Directions:
Copy out, exactly as given, every line from the line with "How great a" to the end of the listing, both of those lines included.

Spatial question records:
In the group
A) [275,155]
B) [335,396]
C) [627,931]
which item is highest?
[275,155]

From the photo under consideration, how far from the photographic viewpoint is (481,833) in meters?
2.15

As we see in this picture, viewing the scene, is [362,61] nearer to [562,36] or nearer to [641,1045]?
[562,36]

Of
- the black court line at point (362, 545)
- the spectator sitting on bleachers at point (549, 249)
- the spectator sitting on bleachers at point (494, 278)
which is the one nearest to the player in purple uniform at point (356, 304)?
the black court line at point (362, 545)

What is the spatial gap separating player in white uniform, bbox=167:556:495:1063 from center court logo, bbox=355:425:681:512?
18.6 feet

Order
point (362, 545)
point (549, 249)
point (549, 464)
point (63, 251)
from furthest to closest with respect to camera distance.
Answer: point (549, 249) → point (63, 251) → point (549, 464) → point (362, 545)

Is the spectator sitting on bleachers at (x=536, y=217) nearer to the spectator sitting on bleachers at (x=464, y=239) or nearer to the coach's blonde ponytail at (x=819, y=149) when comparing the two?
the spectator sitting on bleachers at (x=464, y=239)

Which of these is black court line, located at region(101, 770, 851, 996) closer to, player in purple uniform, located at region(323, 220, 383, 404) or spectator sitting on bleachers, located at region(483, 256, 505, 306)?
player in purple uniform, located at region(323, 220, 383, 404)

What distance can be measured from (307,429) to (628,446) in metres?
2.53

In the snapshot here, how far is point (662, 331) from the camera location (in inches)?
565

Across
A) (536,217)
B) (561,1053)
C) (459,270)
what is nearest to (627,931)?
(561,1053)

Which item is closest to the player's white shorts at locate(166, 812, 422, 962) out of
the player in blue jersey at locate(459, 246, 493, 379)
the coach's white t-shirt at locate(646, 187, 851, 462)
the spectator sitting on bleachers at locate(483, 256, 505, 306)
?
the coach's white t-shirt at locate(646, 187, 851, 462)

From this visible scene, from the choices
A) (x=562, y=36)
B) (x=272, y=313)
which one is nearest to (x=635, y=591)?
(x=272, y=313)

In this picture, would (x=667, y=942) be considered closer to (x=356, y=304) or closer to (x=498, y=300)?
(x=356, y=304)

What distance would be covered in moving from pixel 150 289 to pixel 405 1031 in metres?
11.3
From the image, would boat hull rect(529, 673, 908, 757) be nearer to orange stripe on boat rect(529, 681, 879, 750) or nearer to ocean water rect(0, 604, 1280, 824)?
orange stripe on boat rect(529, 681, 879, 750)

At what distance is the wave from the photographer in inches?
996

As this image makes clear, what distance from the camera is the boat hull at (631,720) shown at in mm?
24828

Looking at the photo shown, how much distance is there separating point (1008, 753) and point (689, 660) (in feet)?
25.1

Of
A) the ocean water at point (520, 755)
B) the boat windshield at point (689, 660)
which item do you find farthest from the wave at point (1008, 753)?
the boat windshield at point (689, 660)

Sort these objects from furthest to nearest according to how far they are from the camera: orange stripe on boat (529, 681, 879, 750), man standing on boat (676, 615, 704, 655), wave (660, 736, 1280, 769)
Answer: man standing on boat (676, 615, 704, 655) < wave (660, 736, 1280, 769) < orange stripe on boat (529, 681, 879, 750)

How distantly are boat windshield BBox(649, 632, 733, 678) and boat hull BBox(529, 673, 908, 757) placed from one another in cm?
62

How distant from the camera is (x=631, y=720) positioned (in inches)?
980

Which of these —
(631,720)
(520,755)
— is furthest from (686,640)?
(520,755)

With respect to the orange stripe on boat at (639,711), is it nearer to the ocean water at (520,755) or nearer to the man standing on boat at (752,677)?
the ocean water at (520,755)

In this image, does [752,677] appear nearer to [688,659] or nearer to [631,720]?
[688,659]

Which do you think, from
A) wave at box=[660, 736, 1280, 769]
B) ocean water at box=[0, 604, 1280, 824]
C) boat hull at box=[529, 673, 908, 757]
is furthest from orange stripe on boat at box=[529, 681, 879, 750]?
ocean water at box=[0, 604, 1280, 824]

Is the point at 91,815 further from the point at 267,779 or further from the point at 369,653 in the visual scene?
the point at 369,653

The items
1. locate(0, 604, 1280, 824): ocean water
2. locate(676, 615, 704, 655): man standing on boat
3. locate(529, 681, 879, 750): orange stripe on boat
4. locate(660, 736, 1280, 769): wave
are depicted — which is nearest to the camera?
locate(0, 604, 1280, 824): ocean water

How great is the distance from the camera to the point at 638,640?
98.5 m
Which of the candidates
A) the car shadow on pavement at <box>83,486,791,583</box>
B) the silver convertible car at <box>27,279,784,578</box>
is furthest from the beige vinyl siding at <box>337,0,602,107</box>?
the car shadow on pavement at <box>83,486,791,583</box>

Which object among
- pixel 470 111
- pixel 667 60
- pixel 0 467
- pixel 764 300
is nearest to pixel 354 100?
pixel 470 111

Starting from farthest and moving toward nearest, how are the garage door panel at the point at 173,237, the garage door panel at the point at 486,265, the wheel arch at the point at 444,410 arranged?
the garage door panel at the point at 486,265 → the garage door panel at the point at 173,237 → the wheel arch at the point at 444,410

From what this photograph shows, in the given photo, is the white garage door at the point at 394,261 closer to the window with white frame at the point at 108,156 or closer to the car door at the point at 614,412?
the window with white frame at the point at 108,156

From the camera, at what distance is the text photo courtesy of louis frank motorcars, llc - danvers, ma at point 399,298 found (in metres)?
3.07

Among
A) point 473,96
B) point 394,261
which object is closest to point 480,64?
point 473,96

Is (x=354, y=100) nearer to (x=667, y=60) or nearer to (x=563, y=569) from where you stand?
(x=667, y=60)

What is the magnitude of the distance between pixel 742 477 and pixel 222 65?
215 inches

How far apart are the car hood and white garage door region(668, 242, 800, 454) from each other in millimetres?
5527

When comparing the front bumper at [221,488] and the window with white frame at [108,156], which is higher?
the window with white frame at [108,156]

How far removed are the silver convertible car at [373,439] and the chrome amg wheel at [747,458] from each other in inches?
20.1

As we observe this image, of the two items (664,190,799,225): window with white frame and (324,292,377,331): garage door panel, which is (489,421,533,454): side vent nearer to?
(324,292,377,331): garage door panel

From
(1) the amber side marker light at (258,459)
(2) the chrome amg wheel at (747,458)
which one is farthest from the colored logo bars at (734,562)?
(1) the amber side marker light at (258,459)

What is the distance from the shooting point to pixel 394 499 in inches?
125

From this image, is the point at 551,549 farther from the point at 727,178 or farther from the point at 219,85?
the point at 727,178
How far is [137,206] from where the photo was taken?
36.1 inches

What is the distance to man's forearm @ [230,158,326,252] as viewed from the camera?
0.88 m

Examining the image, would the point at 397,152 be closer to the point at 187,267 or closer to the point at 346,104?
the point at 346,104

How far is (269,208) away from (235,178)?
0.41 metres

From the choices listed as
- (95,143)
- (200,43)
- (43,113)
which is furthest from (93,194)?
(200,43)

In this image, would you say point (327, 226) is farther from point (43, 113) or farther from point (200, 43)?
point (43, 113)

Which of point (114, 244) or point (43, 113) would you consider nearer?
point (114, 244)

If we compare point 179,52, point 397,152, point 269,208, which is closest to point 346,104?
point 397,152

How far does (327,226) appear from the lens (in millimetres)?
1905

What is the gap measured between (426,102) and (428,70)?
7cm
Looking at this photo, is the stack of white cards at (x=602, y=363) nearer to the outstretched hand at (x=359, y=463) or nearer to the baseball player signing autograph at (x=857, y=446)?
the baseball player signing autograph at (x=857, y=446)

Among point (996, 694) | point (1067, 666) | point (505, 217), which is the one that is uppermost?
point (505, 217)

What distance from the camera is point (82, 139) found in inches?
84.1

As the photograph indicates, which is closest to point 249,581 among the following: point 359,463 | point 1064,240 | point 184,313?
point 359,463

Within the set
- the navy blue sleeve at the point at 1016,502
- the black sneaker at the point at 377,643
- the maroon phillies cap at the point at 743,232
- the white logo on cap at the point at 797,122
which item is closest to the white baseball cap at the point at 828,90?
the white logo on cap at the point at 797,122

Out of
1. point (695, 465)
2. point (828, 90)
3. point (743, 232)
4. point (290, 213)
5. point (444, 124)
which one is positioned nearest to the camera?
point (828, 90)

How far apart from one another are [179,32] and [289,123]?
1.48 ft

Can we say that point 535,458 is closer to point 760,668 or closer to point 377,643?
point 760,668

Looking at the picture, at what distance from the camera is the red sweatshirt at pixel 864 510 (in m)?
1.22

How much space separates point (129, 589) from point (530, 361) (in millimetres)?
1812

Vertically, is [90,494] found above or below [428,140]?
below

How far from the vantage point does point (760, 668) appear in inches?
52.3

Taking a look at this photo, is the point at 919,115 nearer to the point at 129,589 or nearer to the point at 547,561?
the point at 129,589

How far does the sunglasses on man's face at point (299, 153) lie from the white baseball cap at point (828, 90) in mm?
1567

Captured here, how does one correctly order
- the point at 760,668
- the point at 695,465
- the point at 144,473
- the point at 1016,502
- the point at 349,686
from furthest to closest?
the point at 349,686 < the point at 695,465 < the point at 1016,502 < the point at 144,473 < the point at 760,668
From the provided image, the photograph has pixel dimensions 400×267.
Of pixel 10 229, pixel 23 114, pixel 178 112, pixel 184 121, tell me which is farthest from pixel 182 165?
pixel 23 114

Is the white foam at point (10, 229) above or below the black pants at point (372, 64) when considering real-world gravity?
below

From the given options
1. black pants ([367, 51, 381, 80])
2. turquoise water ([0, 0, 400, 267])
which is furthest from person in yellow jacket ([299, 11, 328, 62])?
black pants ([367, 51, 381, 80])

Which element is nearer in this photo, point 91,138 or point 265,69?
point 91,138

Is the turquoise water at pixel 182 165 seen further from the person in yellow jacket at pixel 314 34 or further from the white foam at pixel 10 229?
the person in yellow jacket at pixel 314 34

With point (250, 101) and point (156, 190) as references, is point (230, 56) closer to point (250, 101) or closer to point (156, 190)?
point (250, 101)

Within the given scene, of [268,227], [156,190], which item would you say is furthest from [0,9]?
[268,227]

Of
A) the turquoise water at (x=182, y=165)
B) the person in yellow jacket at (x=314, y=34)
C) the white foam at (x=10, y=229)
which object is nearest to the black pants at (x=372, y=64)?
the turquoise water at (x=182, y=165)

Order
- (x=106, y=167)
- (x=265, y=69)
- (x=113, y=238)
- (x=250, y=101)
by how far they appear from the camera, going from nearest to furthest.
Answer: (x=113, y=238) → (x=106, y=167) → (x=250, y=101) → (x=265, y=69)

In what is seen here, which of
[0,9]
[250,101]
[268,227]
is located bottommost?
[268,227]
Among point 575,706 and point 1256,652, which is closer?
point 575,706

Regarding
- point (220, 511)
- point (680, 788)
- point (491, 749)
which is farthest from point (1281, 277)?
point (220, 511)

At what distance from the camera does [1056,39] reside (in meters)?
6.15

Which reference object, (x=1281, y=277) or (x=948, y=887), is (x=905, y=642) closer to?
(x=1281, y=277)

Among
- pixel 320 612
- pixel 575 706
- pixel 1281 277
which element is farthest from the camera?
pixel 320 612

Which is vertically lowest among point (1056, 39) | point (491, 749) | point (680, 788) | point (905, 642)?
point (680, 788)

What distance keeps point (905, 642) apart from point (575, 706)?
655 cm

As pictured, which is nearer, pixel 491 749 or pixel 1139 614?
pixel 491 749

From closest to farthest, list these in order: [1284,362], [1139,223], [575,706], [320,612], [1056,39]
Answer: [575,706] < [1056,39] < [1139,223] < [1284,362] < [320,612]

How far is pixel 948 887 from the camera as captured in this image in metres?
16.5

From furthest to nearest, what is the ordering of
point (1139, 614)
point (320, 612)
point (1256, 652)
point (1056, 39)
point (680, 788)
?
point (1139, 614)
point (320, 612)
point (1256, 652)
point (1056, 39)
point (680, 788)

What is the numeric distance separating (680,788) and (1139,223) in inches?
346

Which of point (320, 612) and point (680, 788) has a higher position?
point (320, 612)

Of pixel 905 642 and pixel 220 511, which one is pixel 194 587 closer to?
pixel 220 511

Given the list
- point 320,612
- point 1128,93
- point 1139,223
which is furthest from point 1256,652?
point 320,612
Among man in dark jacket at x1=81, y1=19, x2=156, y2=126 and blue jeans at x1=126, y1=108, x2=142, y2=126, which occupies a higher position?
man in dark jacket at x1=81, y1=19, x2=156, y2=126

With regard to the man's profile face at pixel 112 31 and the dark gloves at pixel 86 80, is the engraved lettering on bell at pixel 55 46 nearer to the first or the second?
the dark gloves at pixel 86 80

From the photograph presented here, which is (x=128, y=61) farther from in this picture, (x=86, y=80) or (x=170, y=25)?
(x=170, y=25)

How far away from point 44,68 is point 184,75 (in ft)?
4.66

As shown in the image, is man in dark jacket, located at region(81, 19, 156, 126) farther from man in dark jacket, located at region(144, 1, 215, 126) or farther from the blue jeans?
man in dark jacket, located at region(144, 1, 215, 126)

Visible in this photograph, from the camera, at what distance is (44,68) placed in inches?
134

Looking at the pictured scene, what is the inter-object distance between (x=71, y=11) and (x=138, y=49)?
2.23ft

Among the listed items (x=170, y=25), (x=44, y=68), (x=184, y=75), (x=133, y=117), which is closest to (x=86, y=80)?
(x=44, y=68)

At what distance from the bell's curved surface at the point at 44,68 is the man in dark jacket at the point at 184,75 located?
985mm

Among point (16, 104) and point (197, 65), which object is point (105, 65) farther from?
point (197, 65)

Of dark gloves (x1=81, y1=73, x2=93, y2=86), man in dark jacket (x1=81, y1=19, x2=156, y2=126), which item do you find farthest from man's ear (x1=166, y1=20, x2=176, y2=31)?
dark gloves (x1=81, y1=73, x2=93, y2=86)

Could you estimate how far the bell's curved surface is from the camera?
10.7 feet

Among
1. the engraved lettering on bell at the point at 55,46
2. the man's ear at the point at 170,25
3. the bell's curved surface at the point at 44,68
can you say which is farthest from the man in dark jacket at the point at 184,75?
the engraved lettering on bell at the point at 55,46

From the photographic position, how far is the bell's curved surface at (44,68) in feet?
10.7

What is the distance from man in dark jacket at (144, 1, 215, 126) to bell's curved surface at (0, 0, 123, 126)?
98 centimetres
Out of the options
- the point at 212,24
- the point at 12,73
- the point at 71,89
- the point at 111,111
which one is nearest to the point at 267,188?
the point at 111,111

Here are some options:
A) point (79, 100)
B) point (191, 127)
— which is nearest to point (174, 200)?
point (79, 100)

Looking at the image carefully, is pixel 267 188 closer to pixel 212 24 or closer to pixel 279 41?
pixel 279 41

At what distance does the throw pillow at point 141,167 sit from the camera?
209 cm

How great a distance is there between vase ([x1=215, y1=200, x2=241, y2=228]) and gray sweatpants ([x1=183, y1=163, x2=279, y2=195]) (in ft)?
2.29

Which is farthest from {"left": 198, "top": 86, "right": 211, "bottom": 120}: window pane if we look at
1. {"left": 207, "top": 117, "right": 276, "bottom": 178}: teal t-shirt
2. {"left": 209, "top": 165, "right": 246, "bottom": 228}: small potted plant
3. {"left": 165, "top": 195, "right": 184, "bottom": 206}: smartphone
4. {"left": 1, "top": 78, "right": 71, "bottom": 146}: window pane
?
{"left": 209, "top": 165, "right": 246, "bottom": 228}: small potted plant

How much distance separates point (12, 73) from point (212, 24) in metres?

Expected output:
How great a distance is there between vase ([x1=215, y1=200, x2=241, y2=228]) and gray sweatpants ([x1=183, y1=163, x2=279, y2=195]) (in ft)?
2.29

Which is farthest from {"left": 198, "top": 86, "right": 211, "bottom": 120}: window pane if we look at
1. {"left": 207, "top": 117, "right": 276, "bottom": 178}: teal t-shirt
2. {"left": 209, "top": 165, "right": 246, "bottom": 228}: small potted plant
3. {"left": 165, "top": 195, "right": 184, "bottom": 206}: smartphone
4. {"left": 1, "top": 78, "right": 71, "bottom": 146}: window pane
?
{"left": 209, "top": 165, "right": 246, "bottom": 228}: small potted plant

How much distance separates point (12, 73) from point (212, 24) in metres?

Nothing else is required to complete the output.